* **Passage shown**:
++++++++

# DIY Super



## ceasar73 (4 July 2008)

Does anyone know if it is possible to invest ones super in the property market?

Is anyone out there currently doing so?

cheers,

ceasar.


----------



## tech/a (4 July 2008)

Only in my commercial property which we rent back off my fund.

As for other property currently its pretty difficult but can be done.
They are still formulating the way in which you can use SMSF as security for purchasing R/E inside your fund (As far as I have been told).
Otherwise freehold is simple.


----------



## ceasar73 (4 July 2008)

tech/a is it possible to build residential property using super?

thanks,

ceasar.


----------



## Bushman (4 July 2008)

There are many unlisted direct property funds that allow super funds to invest in super including residential/land bank type funds. 

As always, remember the RE's charge you a fee for these vehicle and some yields are propped up via income support. Also they are long-term investments with liquidity offered by the RE a la property.


----------



## explod (4 July 2008)

ceasar73 said:


> Does anyone know if it is possible to invest ones super in the property market?
> 
> Is anyone out there currently doing so?
> 
> ...




Yes I have done it.  Have had my own DIY for 10 years now.  You can own most property.  Most common would be a rental.  You or family unable to occupy though, must be seen as an investment for the Super Fund under the Regulations.  Property Trusts are mostly made up of Super Fund capital.

Have also brought and sold paintings, a Percival we made $10,000 on in 12 months, outlay $60,000    However I have a degree in fine art so knew what I was buying.


----------



## ceasar73 (4 July 2008)

explod said:


> Yes I have done it.  Have had my own DIY for 10 years now.  You can own most property.  Most common would be a rental.  You or family unable to occupy though, must be seen as an investment for the Super Fund under the Regulations.  Property Trusts are mostly made up of Super Fund capital.
> 
> Have also brought and sold paintings, a Percival we made $10,000 on in 12 months, outlay $60,000    However I have a degree in fine art so knew what I was buying.




explod - can I build the residential property using DIY, provided I then rent the property??

thanks to all - this is truly a great forum!

++++++++

* **Source data**:
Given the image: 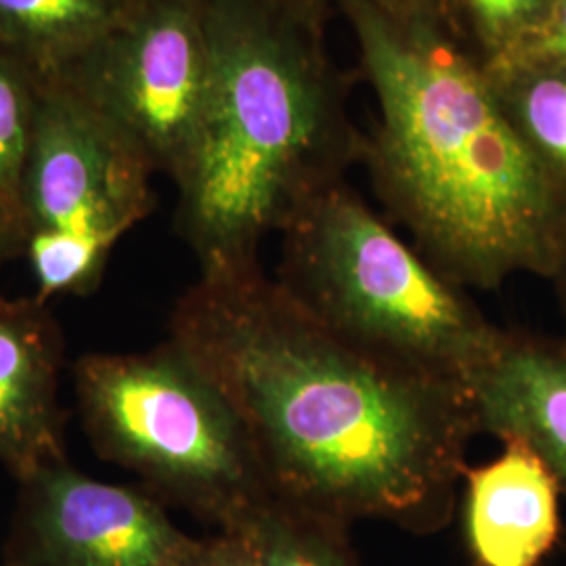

++++++++

* **Written problem A**:
Answer these from the DIY super thread:
(i) What property does tech/a say is held in his fund?
(ii) For how many years has explod had a DIY fund?
(iii) What was the outlay on the Percival painting, and how much was made on it?
* **Written problem B**: Revise the stretch from "There are many" through "a la property." in the DIY super thread, putting "rental guarantees" in place of "income support".
* **Written problem C**: Carry the DIY super thread forward from its last post.

* **Answer A**:
(i) His commercial property, which he rents back off the fund.
(ii) 10 years.
(iii) The outlay was $60,000, and $10,000 was made on it in 12 months.

* **Answer B**:
There are many unlisted direct property funds that allow super funds to invest in super including residential/land bank type funds. 

As always, remember the RE's charge you a fee for these vehicle and some yields are propped up via rental guarantees. Also they are long-term investments with liquidity offered by the RE a la property.

* **Answer C**:
----------



## explod (4 July 2008)

ceasar73 said:


> explod - can I build the residential property using DIY, provided I then rent the property??
> 
> thanks to all - this is truly a great forum!




No, you can not occupy any property put together or purchased by your fund.    It may be possible depending on the size of your fund and the dynamics of how and when set up to take the property from the super fund as a lump sum if you are post 60 years.  However we are now stepping into areas where only a qualified person can assist you.

However you can rent it to someone else.  Your question can be read two ways so my first para may be irrelevant

Proper professional advice from at least two quarters on a matter is allways money well spent.  For a one off interview it is usually less than you imagine but obtain a quote first.  And choosing via the experiences of family and friends is often the best bet.


----------



## ceasar73 (4 July 2008)

appologies explod, The line "...I rent the property" should have read "...I rent out the property"

is it allowed to build and then rent out using DIY??

cheers,

ceasar.


----------



## stock_man (4 July 2008)

Macquarie Bank have a product that allows you to invest in residential property using your SMSF. However, it doesn't work exactly as you are asking.

http://www.macquarie.com.au/propertylever/index.htm

https://personal.macquarie.com.au/p..._funds/propertylever/propertylever_detail.htm



> From www.macquarie.com.au
> 
> Here's how it worksFirst, you find an eligible residential property to invest in. It's your choice. If approved Macquarie Property Lever will fund up to 55% of the property value by a limited recourse loan from Macquarie Bank.
> 
> ...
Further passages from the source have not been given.